1. run `install.sh` to install dependencies. Currently tested on python 3.10.12
1. Put any corpus of your text that you want to compress in `data/corpus/*.txt`
2. If you want to use your slack history as a corpus:
1. export it to a folder called `data/slack_export`. Only slack workspace admins can do this (and it only exports public channels).
2. Change `USERNAME_TO_EXPORT` at the top of the file to your slack username.
3. Run `parse_slack.py`. This will generate a new corpus document in `data/corpus/`
4. DELETE YOUR SLACK EXPORT WITH `srm`
3. Run `find_suggested_phrases.py`. This will generate a list of the top 200 suggested shortcuts to `output/suggested_shortcuts.yaml`
4. Edit or add any shortcuts that you want, then copy the file to `shortcuts.yaml`.
- This is a manual step so you can customize it without it being blown out every time you run the script again.
- It's also saved in git even though it's an output so that I can keep it in sync across multiple of my computers :)
- If you're starting out, I suggest just going with 10-20 shortcuts to make it easier to remember them
5. Run `generate_autokeys.py` to convert `shortcuts.yaml` into actual config files for `autokey`.

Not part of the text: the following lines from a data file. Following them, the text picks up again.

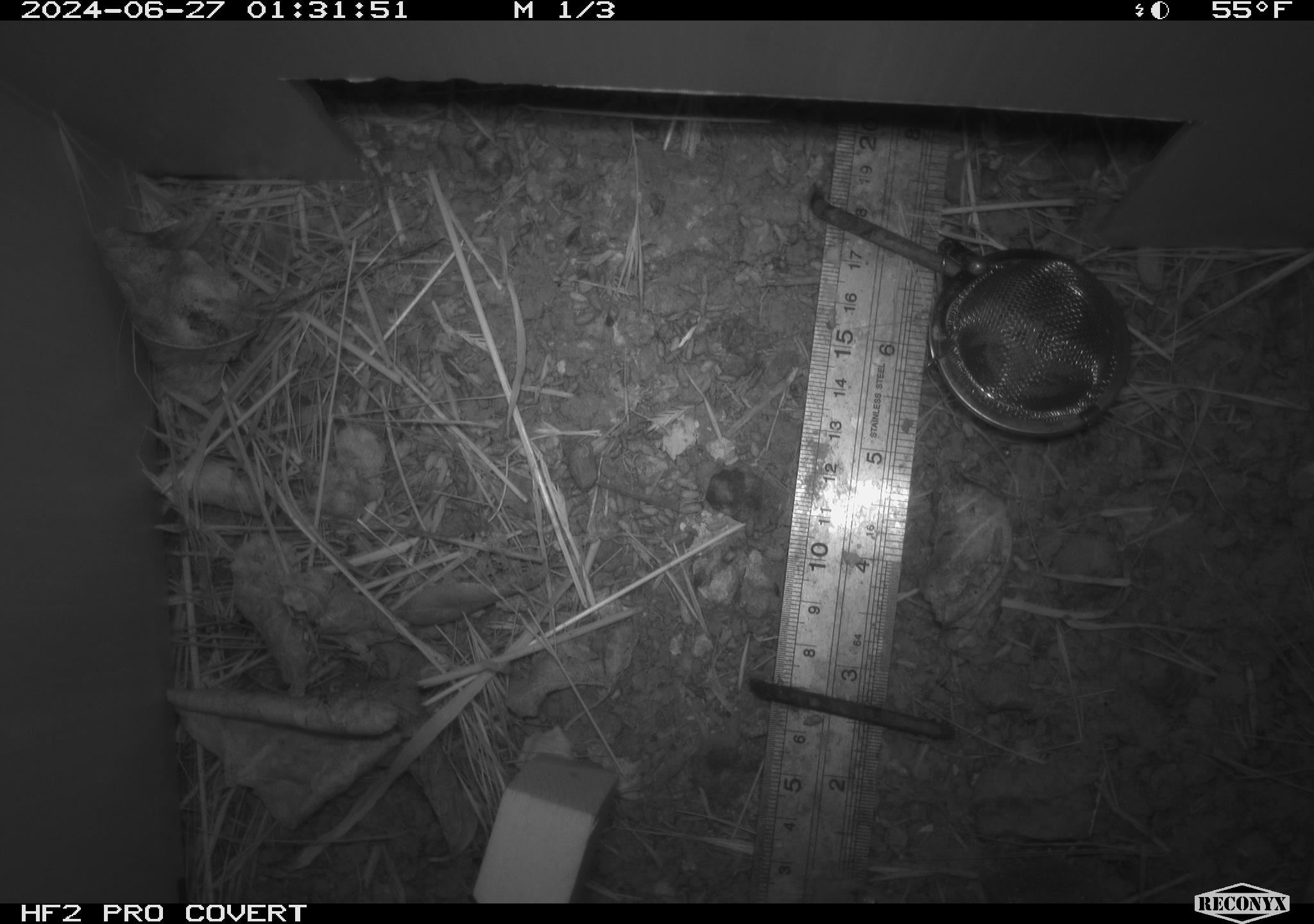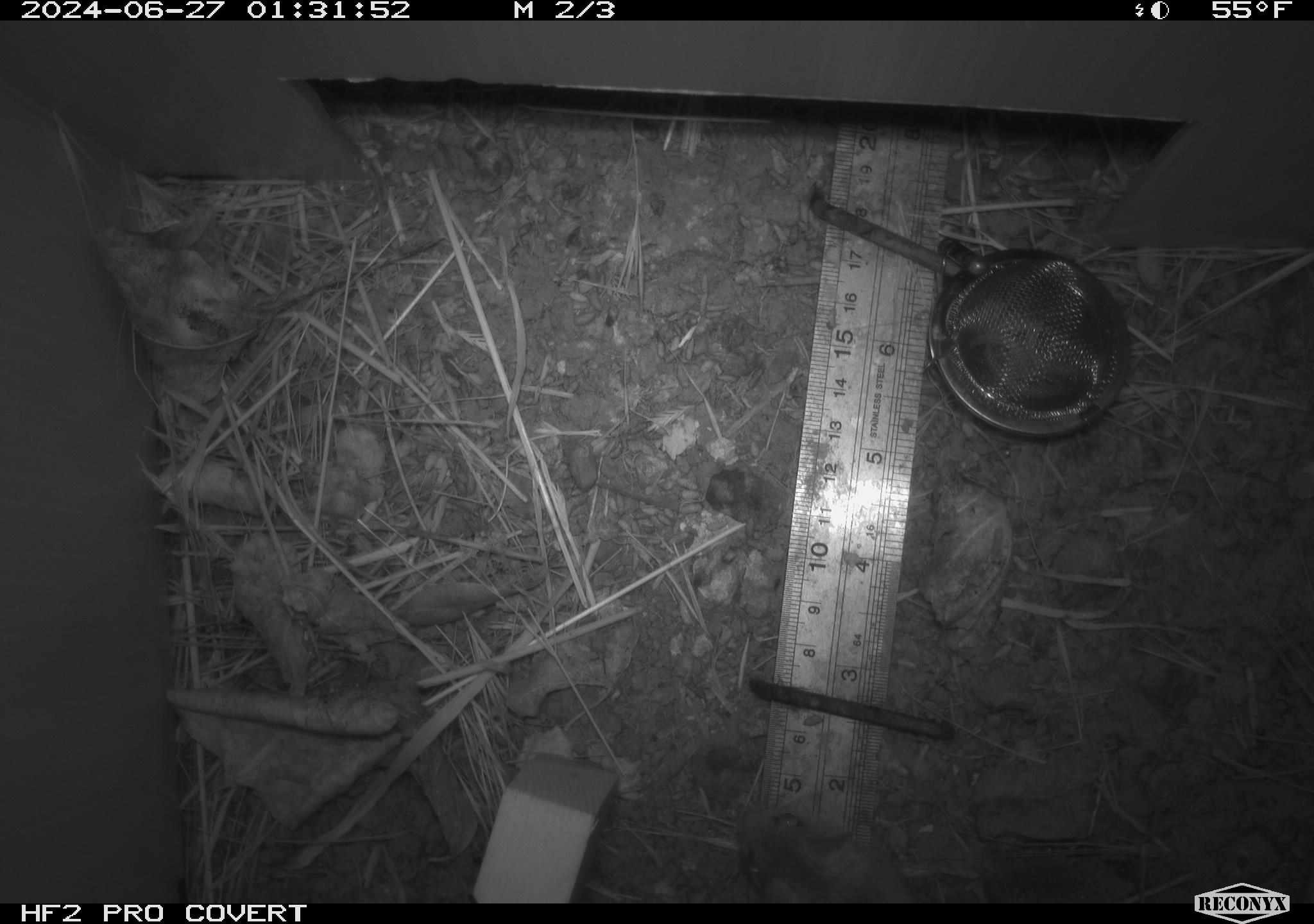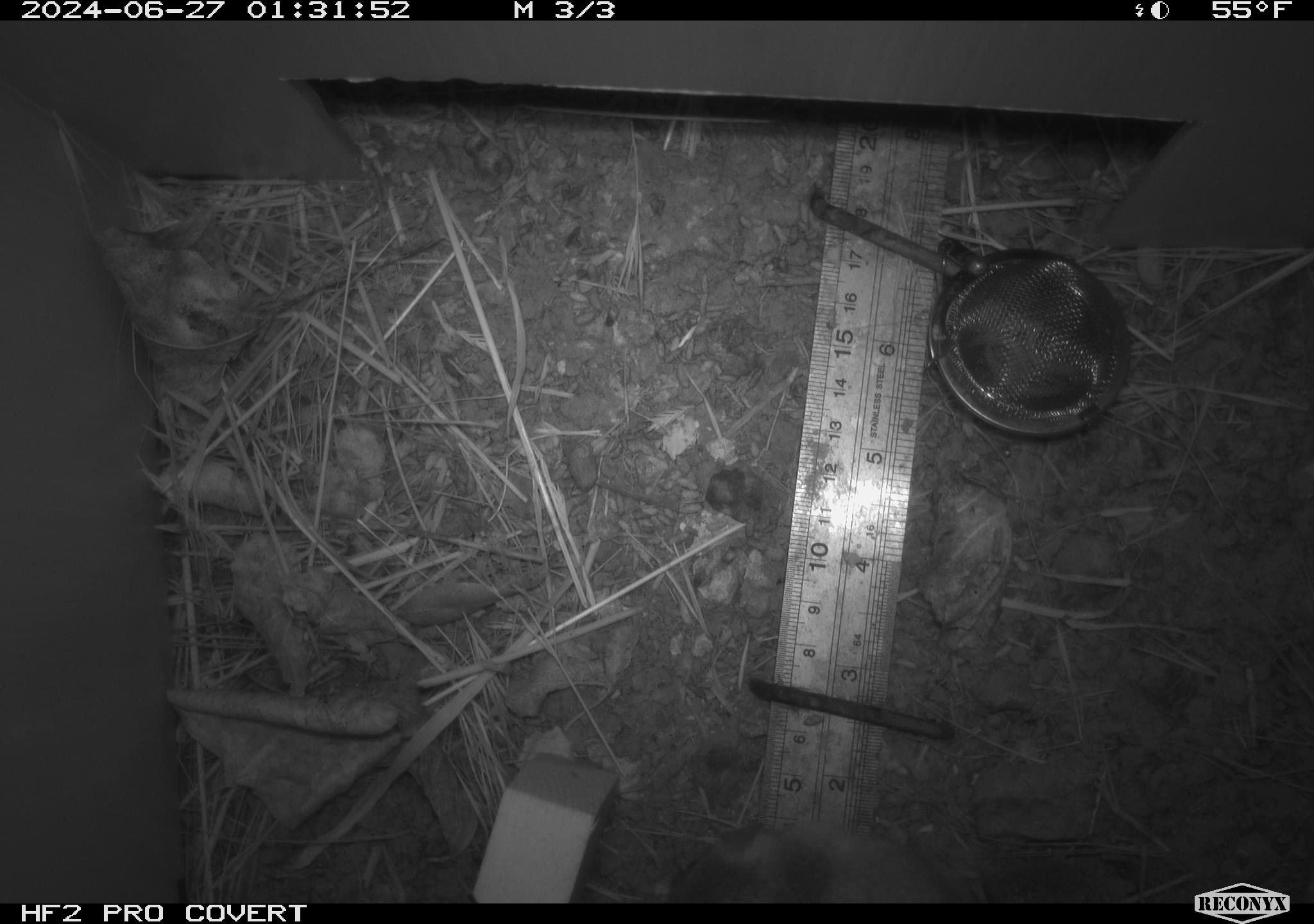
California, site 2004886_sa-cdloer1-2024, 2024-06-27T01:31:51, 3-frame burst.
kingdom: Animalia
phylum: Chordata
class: Mammalia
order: Rodentia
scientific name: Rodentia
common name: mouse species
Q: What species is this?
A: Mouse species (Rodentia).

6. Install [Autokey](https://github.com/autokey/autokey)
- Right now, Autokey is only supported on linux with X11, not Wayland
7. Check that your autokey config is located at `~/.config/autokey/data/My Phrases/`. If it is somewhere else, change `reload.sh:8` to point to your config location
8. From now on when you edit `shortcuts.yaml` you can re-generate and reload autokey with `reload.sh`

# Notes
[Autokey](https://github.com/autokey/autokey) Uses simulated keyboard input to replace phrases with your abbreviations. I tried several chrome extensions but this worked much more reliably without conflicting with sites' own javascript.

The config files I generate are set to only apply when Chrome is in focus because that's where I do most of my english typing. I found that keeping this active in terminal and vscode caused way more problems than it was solved because my abbreviations overlapped with common short linux commands and variable names i.e. `t`.